==== Kaynak Metin ====

Üniversite tercih dönemi tamamlandı. Şimdi kayıtlarda sıra. Sonra akademik yıl başlıyor. Yeni mezunlar iş ararken veya yeni işlerine başlarken yeni öğrenciler bilim dünyası ile tanışmaya hazırlanıyor. Yüksek lisans ve doktora yapmayı düşünenler İngilizce seviye tespit ve Ales sınavlarının heyecanını yaşıyor. Diğer yandan akademik yükselme ve unvan çalışmaları sürüyor. Doçentlik başvurularında dosya ve belki de tekrar sözlü sınav hazırlıkları dışında yüksek lisans ve doktorada tez izleme ve tez jürisi sürekli gerçekleşiyor.

====

■ Görevler ■
A) Aşağıdaki ifadelerin yukarıdaki kaynak metinle uyuşup uyuşmadığını belirtiniz. Her biri için evet ya da hayır deyip kararı belirleyen sözleri metinden aynen aktarınız.
(i) Üniversite tercih dönemi henüz sürmektedir.
(ii) Yüksek lisans ve doktora yapmayı düşünenler Ales sınavının heyecanını yaşamaktadır.
(iii) Akademik yükselme ve unvan çalışmaları sona ermiştir.
B) Yukarıdaki kaynak metne dayanarak aşağıdaki soruları cevaplayınız.
(i) Tercih döneminin ardından sıra neye gelmiştir?
(ii) Yeni öğrenciler neye hazırlanmaktadır?
(iii) Yüksek lisans ve doktorada sürekli gerçekleşen iki şey nedir?

==== Kayıt Listesi ====

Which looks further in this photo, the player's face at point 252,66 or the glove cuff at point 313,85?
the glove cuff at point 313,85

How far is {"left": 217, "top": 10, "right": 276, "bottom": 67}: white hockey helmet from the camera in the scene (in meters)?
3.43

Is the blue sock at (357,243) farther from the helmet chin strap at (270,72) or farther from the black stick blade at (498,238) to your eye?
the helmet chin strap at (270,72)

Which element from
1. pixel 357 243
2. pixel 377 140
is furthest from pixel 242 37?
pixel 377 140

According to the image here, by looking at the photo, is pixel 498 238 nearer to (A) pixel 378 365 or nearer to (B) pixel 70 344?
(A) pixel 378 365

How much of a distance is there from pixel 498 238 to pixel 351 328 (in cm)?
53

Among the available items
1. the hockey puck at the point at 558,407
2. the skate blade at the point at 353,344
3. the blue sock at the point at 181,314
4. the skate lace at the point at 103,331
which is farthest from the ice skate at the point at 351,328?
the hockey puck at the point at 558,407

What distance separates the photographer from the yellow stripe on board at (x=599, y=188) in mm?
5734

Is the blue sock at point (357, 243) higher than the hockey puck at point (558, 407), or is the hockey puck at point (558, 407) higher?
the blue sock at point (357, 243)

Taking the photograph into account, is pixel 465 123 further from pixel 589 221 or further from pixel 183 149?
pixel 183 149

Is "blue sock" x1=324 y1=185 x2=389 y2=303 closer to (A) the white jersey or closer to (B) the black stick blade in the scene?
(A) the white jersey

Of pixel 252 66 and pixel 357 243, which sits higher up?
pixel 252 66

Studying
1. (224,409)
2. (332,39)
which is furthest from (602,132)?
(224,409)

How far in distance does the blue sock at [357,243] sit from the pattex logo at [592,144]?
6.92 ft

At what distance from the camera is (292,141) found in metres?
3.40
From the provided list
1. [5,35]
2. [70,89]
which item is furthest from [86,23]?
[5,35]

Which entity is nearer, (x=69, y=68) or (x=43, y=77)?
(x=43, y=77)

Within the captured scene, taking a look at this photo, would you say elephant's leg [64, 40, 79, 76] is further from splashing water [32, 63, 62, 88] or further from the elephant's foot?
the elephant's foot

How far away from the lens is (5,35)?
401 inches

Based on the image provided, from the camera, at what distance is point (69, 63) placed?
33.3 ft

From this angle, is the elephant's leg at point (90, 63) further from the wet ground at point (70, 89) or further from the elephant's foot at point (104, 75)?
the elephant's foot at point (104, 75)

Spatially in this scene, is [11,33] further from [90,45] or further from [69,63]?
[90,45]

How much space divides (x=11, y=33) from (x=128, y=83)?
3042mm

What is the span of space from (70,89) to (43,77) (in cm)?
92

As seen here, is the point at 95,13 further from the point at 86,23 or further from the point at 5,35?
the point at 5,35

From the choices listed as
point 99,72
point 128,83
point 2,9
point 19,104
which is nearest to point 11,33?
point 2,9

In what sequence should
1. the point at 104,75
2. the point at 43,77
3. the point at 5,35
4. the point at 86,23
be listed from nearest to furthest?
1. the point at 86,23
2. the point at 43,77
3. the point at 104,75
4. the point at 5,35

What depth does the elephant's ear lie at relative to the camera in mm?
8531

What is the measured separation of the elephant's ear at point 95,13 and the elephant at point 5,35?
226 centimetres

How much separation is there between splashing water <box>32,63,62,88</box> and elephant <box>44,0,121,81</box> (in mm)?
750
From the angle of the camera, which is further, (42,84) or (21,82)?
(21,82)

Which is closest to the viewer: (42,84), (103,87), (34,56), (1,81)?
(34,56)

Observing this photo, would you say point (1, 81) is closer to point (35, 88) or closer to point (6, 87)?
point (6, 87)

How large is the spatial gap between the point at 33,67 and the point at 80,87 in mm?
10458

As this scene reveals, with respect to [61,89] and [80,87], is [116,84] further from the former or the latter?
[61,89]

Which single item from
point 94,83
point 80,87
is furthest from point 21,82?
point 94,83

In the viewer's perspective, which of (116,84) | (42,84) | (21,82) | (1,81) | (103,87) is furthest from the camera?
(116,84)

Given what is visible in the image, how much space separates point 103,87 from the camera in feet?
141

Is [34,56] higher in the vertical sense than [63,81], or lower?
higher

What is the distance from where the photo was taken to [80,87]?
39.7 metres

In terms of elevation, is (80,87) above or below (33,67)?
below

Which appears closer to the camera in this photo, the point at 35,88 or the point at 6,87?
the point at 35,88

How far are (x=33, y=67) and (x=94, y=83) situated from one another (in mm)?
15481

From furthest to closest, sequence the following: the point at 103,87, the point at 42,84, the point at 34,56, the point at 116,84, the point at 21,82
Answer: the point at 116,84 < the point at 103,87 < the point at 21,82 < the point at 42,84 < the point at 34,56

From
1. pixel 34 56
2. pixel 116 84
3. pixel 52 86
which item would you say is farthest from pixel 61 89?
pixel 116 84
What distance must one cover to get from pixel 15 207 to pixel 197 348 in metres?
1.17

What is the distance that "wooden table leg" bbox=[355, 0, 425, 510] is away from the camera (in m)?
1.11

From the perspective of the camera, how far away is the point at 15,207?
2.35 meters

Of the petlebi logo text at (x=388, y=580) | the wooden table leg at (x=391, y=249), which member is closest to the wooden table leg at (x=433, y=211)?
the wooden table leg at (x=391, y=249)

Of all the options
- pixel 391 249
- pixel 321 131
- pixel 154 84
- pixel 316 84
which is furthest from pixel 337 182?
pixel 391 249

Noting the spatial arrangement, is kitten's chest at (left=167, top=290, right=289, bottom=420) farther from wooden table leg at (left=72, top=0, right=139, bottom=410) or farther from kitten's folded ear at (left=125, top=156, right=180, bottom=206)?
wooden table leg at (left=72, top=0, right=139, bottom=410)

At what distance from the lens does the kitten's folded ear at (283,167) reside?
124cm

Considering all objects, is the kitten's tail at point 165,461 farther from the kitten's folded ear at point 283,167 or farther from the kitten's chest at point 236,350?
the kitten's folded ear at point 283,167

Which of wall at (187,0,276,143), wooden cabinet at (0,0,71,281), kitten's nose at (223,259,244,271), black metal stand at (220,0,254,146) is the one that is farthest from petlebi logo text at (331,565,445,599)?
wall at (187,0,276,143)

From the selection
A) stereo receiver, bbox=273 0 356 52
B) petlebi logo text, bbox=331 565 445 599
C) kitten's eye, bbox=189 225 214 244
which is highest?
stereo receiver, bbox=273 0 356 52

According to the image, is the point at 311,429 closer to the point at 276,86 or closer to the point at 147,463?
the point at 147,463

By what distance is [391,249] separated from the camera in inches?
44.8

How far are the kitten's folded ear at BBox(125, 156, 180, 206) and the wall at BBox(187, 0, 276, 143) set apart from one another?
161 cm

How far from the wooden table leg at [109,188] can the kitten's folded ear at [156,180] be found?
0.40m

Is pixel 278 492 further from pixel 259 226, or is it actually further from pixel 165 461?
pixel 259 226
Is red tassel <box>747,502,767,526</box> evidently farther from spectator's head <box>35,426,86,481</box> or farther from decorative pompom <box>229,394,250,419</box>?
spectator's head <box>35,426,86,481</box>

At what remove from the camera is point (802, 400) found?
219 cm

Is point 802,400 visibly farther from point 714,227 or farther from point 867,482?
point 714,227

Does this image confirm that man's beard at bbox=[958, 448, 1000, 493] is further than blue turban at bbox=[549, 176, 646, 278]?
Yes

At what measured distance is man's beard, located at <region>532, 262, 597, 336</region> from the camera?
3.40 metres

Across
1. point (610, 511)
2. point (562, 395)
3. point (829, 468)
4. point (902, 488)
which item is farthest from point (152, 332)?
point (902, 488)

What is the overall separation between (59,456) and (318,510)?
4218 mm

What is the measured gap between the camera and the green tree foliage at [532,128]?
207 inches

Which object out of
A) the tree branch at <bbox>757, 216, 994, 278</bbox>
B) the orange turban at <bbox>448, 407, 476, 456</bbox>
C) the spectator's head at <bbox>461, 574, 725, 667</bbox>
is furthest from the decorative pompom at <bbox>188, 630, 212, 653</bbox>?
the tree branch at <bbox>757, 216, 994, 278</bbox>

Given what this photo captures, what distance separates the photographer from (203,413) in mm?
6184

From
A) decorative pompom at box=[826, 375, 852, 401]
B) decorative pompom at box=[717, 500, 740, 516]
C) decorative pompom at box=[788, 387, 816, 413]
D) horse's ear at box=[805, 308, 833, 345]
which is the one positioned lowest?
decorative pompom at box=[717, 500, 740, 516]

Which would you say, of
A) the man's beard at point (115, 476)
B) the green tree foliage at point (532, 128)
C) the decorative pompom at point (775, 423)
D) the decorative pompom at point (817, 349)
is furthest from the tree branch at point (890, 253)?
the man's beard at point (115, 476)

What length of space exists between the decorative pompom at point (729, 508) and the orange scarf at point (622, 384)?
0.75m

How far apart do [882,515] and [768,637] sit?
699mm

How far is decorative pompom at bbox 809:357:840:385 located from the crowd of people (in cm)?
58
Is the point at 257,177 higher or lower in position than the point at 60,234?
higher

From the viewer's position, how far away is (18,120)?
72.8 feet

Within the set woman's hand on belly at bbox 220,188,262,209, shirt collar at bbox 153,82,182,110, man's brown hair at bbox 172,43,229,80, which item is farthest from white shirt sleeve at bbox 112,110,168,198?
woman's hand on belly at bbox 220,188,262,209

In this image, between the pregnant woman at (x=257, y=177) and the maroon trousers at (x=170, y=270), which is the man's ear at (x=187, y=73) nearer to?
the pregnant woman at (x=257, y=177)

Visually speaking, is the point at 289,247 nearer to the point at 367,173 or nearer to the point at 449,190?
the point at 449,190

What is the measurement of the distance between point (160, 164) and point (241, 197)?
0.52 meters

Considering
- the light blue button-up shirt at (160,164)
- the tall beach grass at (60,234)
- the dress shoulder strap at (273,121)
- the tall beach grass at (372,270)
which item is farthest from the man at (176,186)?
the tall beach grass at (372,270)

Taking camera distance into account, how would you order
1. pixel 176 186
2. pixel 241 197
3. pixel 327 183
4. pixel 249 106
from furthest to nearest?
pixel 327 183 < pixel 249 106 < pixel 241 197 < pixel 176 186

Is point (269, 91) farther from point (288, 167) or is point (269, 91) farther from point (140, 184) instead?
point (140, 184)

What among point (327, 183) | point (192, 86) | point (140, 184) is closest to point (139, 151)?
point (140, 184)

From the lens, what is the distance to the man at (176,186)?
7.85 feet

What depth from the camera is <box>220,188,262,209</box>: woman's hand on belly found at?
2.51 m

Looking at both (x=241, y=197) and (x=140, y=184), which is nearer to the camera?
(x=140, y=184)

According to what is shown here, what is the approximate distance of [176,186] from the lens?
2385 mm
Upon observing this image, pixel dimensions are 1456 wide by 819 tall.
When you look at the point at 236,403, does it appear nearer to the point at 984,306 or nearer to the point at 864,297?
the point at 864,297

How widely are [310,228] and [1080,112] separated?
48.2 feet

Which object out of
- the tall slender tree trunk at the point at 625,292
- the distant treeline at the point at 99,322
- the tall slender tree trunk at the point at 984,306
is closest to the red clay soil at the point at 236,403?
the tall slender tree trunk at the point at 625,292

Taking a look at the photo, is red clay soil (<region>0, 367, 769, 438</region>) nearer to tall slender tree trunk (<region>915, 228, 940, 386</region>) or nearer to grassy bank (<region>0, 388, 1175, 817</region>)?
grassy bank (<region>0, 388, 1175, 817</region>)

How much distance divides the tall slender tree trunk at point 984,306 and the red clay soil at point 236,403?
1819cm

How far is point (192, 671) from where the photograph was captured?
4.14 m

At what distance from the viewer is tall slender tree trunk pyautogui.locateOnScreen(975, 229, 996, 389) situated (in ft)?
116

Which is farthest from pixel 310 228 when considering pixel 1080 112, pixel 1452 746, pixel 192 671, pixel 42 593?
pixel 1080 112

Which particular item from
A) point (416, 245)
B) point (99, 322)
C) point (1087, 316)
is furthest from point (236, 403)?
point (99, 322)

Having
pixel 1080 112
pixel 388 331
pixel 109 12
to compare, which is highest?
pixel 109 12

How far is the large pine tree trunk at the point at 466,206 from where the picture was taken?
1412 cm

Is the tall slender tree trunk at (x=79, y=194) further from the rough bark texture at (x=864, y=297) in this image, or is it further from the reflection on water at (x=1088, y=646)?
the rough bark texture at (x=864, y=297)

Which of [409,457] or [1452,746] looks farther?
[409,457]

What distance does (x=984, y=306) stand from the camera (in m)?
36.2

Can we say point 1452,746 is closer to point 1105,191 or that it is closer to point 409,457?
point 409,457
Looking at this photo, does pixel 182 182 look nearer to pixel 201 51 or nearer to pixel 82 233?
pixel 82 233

====

■ Cevaplar ■
A)
(i) Hayır: "Üniversite tercih dönemi tamamlandı."
(ii) Evet: "Yüksek lisans ve doktora yapmayı düşünenler İngilizce seviye tespit ve Ales sınavlarının heyecanını yaşıyor."
(iii) Hayır: "Diğer yandan akademik yükselme ve unvan çalışmaları sürüyor."

B)
(i) Kayıtlara.
(ii) Bilim dünyası ile tanışmaya.
(iii) Tez izleme ve tez jürisi.